Excerpts of spatial question data
+ + + + +

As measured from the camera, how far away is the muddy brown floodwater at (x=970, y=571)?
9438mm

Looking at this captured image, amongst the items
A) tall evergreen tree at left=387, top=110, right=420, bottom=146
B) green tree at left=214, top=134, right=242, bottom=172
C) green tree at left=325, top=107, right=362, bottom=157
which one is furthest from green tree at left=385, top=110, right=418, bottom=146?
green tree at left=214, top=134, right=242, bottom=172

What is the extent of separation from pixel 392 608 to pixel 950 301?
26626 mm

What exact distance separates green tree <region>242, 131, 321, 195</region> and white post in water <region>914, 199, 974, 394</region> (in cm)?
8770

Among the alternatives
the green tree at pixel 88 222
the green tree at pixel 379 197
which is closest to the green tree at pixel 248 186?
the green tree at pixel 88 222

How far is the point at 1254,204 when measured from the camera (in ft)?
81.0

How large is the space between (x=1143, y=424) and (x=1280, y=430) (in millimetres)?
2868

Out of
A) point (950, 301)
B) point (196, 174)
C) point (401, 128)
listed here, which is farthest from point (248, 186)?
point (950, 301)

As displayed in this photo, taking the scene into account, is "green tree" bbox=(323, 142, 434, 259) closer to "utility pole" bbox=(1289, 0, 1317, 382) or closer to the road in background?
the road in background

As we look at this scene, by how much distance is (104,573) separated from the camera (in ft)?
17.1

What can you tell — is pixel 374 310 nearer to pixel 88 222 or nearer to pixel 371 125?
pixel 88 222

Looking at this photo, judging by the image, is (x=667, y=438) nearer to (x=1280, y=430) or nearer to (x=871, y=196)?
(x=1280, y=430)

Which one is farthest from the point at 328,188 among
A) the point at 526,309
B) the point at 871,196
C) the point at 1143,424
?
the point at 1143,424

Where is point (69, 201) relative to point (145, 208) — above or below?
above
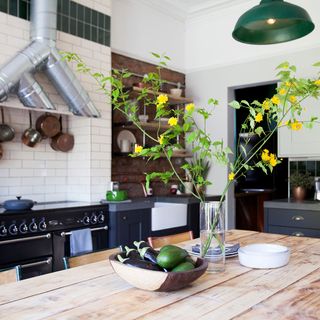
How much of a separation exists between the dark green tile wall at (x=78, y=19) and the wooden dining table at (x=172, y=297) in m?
2.71

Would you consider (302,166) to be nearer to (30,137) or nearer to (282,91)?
(30,137)

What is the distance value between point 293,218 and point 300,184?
30.1 inches

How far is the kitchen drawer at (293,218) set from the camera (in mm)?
3836

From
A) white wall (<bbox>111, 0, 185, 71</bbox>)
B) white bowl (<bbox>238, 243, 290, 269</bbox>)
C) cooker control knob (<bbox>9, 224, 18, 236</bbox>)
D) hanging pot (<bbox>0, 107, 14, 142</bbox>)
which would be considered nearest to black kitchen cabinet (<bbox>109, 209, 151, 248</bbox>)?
cooker control knob (<bbox>9, 224, 18, 236</bbox>)

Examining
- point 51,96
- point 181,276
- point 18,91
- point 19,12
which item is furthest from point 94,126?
point 181,276

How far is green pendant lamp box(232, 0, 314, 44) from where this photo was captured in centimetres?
228

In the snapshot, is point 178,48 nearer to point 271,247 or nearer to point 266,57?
point 266,57

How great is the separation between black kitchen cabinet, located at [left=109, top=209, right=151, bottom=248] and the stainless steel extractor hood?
1.03 m

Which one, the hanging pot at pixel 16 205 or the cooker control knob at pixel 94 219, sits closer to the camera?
the hanging pot at pixel 16 205

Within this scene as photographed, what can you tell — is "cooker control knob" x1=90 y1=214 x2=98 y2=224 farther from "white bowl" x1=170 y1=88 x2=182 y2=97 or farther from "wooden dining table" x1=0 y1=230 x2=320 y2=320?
"white bowl" x1=170 y1=88 x2=182 y2=97

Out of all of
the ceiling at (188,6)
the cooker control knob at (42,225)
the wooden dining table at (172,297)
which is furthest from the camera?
the ceiling at (188,6)

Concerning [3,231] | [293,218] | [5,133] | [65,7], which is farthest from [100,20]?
[293,218]

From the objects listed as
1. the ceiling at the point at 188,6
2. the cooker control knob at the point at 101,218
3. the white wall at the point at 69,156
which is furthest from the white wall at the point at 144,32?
the cooker control knob at the point at 101,218

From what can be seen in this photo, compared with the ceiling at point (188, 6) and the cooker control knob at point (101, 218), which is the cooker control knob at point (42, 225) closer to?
the cooker control knob at point (101, 218)
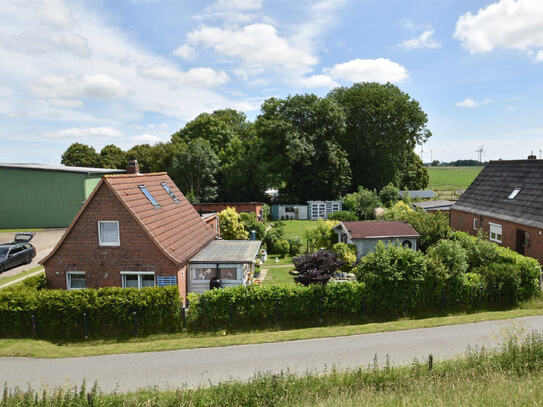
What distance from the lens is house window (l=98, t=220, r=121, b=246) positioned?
730 inches

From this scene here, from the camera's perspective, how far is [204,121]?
216ft

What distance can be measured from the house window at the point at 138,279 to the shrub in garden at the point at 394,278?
10469mm

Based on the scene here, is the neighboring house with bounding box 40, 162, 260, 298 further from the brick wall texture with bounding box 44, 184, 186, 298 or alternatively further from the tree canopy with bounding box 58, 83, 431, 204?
the tree canopy with bounding box 58, 83, 431, 204

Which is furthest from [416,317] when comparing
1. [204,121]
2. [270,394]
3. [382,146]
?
[204,121]

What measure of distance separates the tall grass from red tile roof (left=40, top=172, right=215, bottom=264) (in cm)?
902

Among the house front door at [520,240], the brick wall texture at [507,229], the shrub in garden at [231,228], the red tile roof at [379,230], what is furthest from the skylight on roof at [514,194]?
the shrub in garden at [231,228]

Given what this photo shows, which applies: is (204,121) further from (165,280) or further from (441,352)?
(441,352)

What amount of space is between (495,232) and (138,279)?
27.0 meters

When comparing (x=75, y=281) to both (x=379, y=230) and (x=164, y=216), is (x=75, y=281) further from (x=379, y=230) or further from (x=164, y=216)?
(x=379, y=230)

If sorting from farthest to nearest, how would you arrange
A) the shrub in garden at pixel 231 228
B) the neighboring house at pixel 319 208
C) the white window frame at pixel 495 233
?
the neighboring house at pixel 319 208
the shrub in garden at pixel 231 228
the white window frame at pixel 495 233

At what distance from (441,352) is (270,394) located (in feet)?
24.6

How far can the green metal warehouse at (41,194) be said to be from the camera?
3928 centimetres

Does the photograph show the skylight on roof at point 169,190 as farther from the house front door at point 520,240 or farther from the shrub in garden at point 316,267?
the house front door at point 520,240

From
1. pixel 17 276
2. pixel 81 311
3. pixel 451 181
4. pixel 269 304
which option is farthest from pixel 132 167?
pixel 451 181
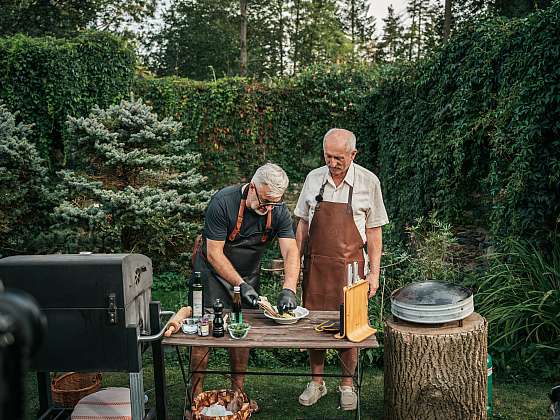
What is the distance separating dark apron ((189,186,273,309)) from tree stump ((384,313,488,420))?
0.99m

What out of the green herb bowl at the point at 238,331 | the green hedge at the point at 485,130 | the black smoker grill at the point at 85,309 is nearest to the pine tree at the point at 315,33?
the green hedge at the point at 485,130

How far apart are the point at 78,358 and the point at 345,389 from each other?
1.81 metres

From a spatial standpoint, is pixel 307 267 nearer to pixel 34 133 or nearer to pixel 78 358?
pixel 78 358

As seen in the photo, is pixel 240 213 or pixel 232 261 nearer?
pixel 240 213

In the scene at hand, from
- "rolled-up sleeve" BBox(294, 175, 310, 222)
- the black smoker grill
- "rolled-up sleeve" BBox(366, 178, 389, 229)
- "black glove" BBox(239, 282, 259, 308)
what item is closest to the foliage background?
"rolled-up sleeve" BBox(366, 178, 389, 229)

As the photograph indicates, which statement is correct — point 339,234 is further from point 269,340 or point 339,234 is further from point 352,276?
point 269,340

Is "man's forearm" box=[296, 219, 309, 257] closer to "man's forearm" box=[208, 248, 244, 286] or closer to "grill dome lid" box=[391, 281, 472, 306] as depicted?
"man's forearm" box=[208, 248, 244, 286]

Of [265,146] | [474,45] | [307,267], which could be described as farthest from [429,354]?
[265,146]

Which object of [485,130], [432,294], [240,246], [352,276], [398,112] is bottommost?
[432,294]

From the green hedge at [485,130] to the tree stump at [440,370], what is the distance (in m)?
1.92

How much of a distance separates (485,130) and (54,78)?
7.41 metres

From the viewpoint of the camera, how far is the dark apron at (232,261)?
3.70 meters

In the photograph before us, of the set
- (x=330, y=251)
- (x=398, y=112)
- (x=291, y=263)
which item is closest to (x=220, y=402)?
(x=291, y=263)

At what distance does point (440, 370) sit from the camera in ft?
10.9
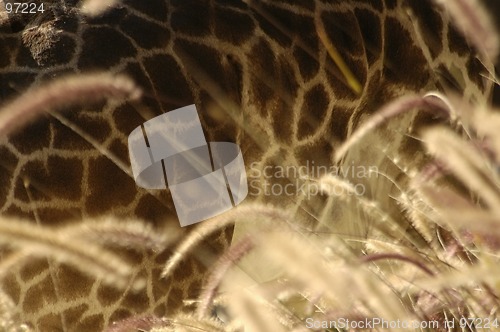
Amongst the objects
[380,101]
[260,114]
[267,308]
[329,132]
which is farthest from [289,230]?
[380,101]

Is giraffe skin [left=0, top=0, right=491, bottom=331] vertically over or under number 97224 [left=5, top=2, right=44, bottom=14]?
under

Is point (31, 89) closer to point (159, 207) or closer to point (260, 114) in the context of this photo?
point (159, 207)

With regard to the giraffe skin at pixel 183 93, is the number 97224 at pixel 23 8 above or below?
above
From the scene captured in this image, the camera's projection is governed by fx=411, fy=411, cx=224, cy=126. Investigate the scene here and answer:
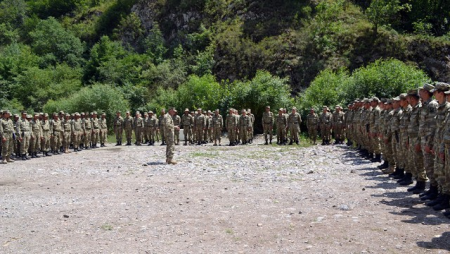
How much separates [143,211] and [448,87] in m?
6.27

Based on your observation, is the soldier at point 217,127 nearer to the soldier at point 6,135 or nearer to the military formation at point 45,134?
the military formation at point 45,134

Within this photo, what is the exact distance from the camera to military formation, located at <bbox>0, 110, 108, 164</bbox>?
1702 cm

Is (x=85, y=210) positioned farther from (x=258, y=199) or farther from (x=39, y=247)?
(x=258, y=199)

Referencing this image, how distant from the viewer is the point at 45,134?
63.6ft

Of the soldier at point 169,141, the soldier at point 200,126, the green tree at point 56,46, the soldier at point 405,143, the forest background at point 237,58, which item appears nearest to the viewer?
the soldier at point 405,143

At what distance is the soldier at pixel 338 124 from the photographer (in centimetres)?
2002

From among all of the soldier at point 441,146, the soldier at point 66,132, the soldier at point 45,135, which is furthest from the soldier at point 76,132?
the soldier at point 441,146

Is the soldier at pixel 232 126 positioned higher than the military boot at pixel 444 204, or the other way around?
the soldier at pixel 232 126

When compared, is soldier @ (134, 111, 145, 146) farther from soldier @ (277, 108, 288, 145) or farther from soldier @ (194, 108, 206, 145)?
soldier @ (277, 108, 288, 145)

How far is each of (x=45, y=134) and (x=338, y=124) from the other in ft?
46.1

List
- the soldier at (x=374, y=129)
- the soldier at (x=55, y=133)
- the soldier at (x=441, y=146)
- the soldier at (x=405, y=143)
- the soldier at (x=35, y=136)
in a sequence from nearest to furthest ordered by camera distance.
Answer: the soldier at (x=441, y=146)
the soldier at (x=405, y=143)
the soldier at (x=374, y=129)
the soldier at (x=35, y=136)
the soldier at (x=55, y=133)

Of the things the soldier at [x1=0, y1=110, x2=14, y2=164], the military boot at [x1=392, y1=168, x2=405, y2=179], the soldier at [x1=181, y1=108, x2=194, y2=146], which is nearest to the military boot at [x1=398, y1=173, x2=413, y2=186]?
the military boot at [x1=392, y1=168, x2=405, y2=179]

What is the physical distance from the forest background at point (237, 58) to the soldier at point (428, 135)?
646 inches

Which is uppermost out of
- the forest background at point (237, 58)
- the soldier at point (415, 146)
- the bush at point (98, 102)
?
A: the forest background at point (237, 58)
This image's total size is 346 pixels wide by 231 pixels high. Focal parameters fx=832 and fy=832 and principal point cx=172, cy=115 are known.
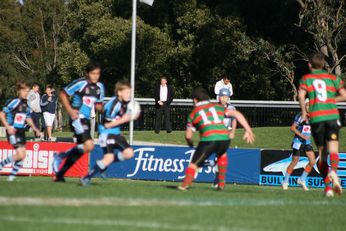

+ + + + +

Please rewrite the material from the line containing "What is the distance separating" up to and including the line containing "3.70 meters", substituting "black apron" for "dark apron" and leaving everything else unchanged. Give only those lines.

What is the distance separating black apron ((189,186,273,309)) from tree stump ((384,313,488,420))?
0.99m

What out of the green herb bowl at the point at 238,331 | the green hedge at the point at 485,130 | the black smoker grill at the point at 85,309 is nearest to the pine tree at the point at 315,33?
the green hedge at the point at 485,130

How far apart are the point at 78,358 and the point at 345,389 from each other?
1.81 metres

From a spatial standpoint, is pixel 307 267 nearer to pixel 34 133 or nearer to pixel 78 358?
pixel 78 358

As seen in the photo, is pixel 240 213 or pixel 232 261 nearer?
pixel 240 213

In the scene at hand, from
- "rolled-up sleeve" BBox(294, 175, 310, 222)
- the black smoker grill
- "rolled-up sleeve" BBox(366, 178, 389, 229)
- "black glove" BBox(239, 282, 259, 308)
what item is closest to the foliage background?
"rolled-up sleeve" BBox(366, 178, 389, 229)

As the photograph indicates, which statement is correct — point 339,234 is further from point 269,340 or point 339,234 is further from point 352,276?
point 269,340

Is "man's forearm" box=[296, 219, 309, 257] closer to "man's forearm" box=[208, 248, 244, 286] or closer to "grill dome lid" box=[391, 281, 472, 306] as depicted?
"man's forearm" box=[208, 248, 244, 286]

Of [265,146] | [474,45] | [307,267], which could be described as farthest from [429,354]?
[265,146]

Which object of [485,130], [432,294], [240,246], [352,276], [398,112] is bottommost?
[432,294]

From the green hedge at [485,130] to the tree stump at [440,370], what is the distance (in m)?
1.92

How much of a distance separates (485,130) and (54,78)?
7.41 metres

From the viewpoint of the camera, how far is the black apron at (232,261)?
3.70 meters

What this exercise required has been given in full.